Angriffslustig. DGB-Chef Michael Sommer kritisierte Angela Merkel in München.Foto: dpa
Angriffslustig. DGB-Chef Michael Sommer kritisierte Angela Merkel in München.Foto: dpaFoto: dpa

Berlin - Mit rund 400 000 Teilnehmern haben die deutschen Gewerkschaften am 1. Mai für ein soziales Europa, gegen Niedriglöhne und für mehr Steuergerechtigkeit demonstriert. DGB-Chef Michael Sommer sprach von einem „deutlichen Signal“ im Wahljahr. Die Zeit sei reif für eine neue Ordnung der Arbeit. „Wir werden bis zum Wahltag Druck machen.“ Die Deregulierungspolitik der vergangenen 30 Jahre habe „gute Arbeit zerstört“, sagte Sommer in München.
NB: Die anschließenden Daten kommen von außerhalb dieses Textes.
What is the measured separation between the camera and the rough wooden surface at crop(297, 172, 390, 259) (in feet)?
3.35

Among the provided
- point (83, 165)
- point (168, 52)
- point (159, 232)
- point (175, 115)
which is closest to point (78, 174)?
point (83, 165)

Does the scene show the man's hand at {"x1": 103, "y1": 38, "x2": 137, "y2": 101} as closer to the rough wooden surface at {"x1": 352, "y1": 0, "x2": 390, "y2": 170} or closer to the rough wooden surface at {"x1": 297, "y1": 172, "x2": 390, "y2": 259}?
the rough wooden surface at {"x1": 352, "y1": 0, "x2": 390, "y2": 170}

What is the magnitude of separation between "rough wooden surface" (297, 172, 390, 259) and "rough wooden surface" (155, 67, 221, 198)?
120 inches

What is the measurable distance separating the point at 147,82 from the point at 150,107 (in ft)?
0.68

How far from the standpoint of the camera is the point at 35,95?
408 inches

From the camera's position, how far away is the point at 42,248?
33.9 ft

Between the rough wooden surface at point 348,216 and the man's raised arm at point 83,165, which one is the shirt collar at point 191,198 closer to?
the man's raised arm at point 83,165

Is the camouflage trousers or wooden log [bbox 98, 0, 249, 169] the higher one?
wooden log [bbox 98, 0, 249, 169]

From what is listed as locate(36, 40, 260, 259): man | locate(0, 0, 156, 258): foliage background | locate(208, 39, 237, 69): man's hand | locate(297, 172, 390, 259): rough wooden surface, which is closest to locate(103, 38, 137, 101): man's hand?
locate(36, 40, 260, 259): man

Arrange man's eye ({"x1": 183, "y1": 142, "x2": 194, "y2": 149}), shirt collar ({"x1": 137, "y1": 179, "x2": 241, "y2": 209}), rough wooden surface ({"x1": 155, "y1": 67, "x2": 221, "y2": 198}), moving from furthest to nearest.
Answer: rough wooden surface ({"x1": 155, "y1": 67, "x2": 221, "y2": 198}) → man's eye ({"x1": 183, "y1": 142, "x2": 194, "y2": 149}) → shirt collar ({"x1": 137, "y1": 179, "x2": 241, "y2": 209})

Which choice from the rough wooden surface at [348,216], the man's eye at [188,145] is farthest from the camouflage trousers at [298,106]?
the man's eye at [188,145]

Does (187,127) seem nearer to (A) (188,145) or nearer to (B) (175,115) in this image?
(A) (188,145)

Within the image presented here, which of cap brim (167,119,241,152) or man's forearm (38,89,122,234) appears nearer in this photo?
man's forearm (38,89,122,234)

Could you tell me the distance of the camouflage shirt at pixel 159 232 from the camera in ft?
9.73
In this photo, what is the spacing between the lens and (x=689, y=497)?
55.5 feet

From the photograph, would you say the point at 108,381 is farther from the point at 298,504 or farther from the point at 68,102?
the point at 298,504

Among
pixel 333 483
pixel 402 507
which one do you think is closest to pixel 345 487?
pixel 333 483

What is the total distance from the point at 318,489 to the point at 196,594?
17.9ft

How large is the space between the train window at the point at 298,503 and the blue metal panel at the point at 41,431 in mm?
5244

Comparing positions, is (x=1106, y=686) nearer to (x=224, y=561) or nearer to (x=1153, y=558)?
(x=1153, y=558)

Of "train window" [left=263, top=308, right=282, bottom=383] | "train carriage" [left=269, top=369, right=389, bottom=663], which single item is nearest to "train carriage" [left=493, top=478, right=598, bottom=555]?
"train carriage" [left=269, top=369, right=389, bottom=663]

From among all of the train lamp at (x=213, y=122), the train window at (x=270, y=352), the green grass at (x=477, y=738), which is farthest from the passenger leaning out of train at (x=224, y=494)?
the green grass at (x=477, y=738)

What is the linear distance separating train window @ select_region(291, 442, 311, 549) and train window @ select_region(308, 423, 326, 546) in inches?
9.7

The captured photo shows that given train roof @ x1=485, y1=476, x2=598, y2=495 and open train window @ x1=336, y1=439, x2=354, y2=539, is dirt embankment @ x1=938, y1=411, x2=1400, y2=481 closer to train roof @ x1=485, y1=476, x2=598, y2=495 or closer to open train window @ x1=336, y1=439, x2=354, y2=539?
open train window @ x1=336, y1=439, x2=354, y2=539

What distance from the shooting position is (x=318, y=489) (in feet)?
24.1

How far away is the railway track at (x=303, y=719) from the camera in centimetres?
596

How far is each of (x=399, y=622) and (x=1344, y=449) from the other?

In Ludwigshafen kritisierte Verdi-Chef Frank Bsirske die „Spaltung am Arbeitsmarkt“. „Wir brauchen einen allgemeinen gesetzlichen Mindestlohn, gleiche Bezahlung von Stammarbeit und Leiharbeit vom ersten Tag an, und es muss Schluss sein mit sachgrundlosen Befristungen und Minijobs.“

IG Metall-Chef Berthold Huber sagte in Stuttgart, in manchen Regionen Baden-Württembergs seien mehr als 20 Prozent der Jobs in der Privatwirtschaft Minijobs. In Hotels und Gaststätten sowie im Handel würden viele Stellen einfach in zwei oder drei schlechter bezahlte Jobs aufgeteilt. „Wir brauchen gesetzliche Regelungen, die Missbrauch und Arbeitgeberwillkür ein Ende setzen.“

Huber und Sommer setzten sich mit der Finanzkrise in Europa und der Krisenpolitik von Bundeskanzlerin Angela Merkel (CDU) auseinander. „Wer Europa retten will, muss ökonomisch durchstarten und die Sozialstaaten stabilisieren“, meinte Sommer. In Deutschland sei 2009 die Krise erfolgreich durch das Zusammenwirken von Politik und Sozialpartnern überwunden worden, indem man sich auf Konjunkturprogramme, den Schutz vor Arbeitslosigkeit und die Rettung von Betrieben verständigt habe. Es sei unverständlich, wenn Merkel jetzt versuche, „Europa das genaue Gegenteil aufzuzwingen“. Huber wies darauf hin, dass fast 20 Millionen Menschen in der EU ohne Arbeit seien und reklamierte ein „Aufbauprogramm“ für Europa. Konkret plädierte der IG-Metall-Chef für ein Investitionsprogramm, „um die öffentliche Infrastruktur zu erhalten und zu modernisieren“. Investitionen in Arbeit, Gesundheit, Bildung und Umwelt seien nötig.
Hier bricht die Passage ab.